Unfortunately, some employers won’t offer a clear path for your career growth, or will offer only a meager pay raise for months spent working toward a promotion. Pay attention to these stalls in your career and pay — they’re red flags that it’s time to look for a new job.

In fact, switching jobs could be a winning strategy to raise your pay faster. Workers who switched jobs within the past 12 months saw consistently higher wage growth compared to those who stayed, according to the Federal Reserve Bank of Atlanta.

If you don’t see a promising promotion on the horizon at your current company, it might be time to update your resume and start searching for higher pay elsewhere.

4. Know and negotiate for what you’re worth

Sites such as PayScale, Glassdoor and Salary.com offer instantaneous insights into pay levels for certain industries, roles, and companies.

This makes it easier than ever to figure out exactly how much you’re worth — and make sure you’re not underpaid.

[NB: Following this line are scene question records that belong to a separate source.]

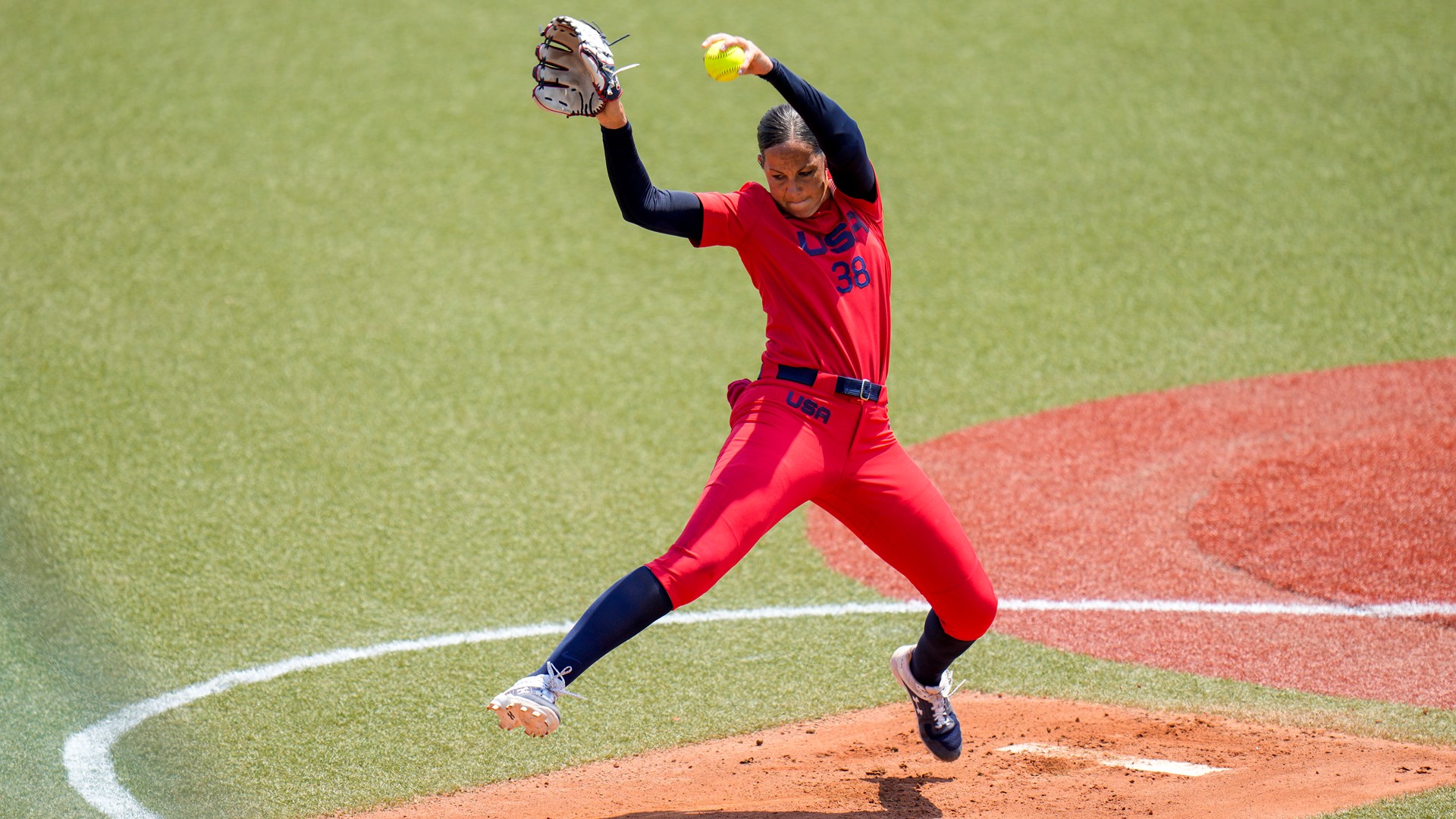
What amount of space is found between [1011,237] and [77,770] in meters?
6.82

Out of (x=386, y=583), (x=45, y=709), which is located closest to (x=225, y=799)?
(x=45, y=709)

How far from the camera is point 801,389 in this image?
370 centimetres

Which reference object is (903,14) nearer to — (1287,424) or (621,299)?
(621,299)

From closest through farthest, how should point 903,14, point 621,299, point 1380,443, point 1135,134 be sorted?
point 1380,443, point 621,299, point 1135,134, point 903,14

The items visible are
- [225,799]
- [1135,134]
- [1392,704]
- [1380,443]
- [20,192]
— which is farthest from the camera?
[1135,134]

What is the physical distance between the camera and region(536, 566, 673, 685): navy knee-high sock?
11.4 feet

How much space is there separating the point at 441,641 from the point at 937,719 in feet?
7.18

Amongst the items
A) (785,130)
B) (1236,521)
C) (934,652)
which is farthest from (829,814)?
(1236,521)

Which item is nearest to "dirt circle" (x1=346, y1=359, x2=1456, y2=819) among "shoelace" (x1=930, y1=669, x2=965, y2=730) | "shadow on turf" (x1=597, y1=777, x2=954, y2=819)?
"shadow on turf" (x1=597, y1=777, x2=954, y2=819)

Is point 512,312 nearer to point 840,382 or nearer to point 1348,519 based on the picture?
point 840,382

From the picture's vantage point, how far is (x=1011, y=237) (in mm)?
9062

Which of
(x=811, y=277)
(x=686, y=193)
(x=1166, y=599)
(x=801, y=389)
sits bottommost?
(x=1166, y=599)

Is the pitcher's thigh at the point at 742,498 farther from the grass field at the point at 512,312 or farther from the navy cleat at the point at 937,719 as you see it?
the grass field at the point at 512,312

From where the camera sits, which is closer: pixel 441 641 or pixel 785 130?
pixel 785 130
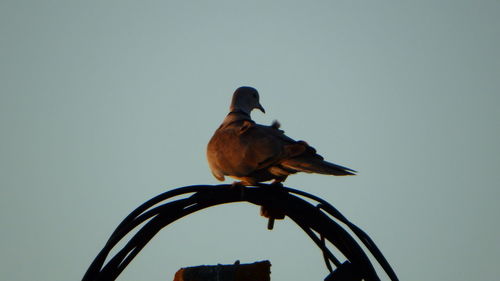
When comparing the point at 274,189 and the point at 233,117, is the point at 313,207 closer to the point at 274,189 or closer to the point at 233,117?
the point at 274,189

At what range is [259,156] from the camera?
4789mm

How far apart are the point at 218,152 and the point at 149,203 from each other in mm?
2249

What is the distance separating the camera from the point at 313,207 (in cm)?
339

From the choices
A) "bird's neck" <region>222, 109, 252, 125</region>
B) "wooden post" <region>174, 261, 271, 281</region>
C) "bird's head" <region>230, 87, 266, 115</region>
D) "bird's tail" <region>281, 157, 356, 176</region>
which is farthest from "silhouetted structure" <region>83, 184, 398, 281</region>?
"bird's head" <region>230, 87, 266, 115</region>

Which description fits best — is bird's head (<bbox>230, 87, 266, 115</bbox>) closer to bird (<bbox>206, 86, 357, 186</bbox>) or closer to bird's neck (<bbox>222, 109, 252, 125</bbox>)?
bird's neck (<bbox>222, 109, 252, 125</bbox>)

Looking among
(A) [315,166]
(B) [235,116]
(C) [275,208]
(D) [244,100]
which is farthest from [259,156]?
(D) [244,100]

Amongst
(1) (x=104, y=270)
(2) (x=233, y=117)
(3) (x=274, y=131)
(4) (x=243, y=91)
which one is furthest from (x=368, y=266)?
(4) (x=243, y=91)

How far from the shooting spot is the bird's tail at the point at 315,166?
4.05m

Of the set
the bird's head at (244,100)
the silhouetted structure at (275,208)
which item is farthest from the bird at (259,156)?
the bird's head at (244,100)

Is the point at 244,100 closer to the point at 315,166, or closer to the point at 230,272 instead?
the point at 315,166

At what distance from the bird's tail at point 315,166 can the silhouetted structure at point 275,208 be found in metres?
0.66

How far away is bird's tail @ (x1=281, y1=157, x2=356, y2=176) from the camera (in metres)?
4.05

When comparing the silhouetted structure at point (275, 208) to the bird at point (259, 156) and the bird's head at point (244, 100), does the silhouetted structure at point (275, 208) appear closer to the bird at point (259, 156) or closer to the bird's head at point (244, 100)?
the bird at point (259, 156)

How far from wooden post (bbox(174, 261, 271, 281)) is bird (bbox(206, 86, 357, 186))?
686 mm
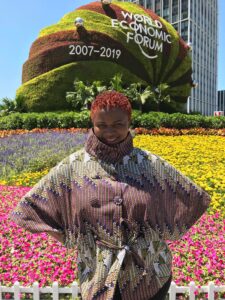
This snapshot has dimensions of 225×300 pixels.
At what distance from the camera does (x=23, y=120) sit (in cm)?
1761

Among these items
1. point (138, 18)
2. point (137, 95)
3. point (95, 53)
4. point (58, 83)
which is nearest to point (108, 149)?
point (137, 95)

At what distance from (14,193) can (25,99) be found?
13471 mm

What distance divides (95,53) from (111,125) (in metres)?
18.6

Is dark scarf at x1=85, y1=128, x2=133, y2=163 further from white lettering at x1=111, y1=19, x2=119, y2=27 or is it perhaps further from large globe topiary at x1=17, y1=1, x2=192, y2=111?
white lettering at x1=111, y1=19, x2=119, y2=27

The odds aren’t in your favor, as a Glassdoor study found that the average employee is underpaid around $7,500 per year. Do some research to figure out what the going rate is for job candidates with similar experience, education levels, and job descriptions to you.

If you think you’re worth more than your current salary, you’ll need to negotiate higher pay. If you’re offered a raise by a current employer or through a new job offer, it’s time to counter offer. Ask for a higher number based on your research, or inquire if there’s room for negotiation.

5. Make yourself more marketable

In addition to negotiating what you’re worth, keep growing as an employee and looking for opportunities to make yourself more valuable. Volunteer for additional responsibilities, projects and tasks that will give you the opportunity to develop and apply new skills.

Outside of work, look for job training, certificates, or classes that can add crucial skills to your set. Your employer might even pay for it — see if you get an educational benefit that will pay the costs of trainings or courses. Your company might also be willing sponsor your attendance or presentation at a professional conference.

As you advance your career and build out your network, it’s important to work both hard and smart. Being prepared with the right skills, pay information, and connections can make all the difference in getting ahead and growing your income as fast as possible.

This will literally pay off now, netting you more funds you can use to get out of student debt faster. And it will continue paying dividends, as you continue building on your higher base pay to even bigger paychecks in your 30s and beyond.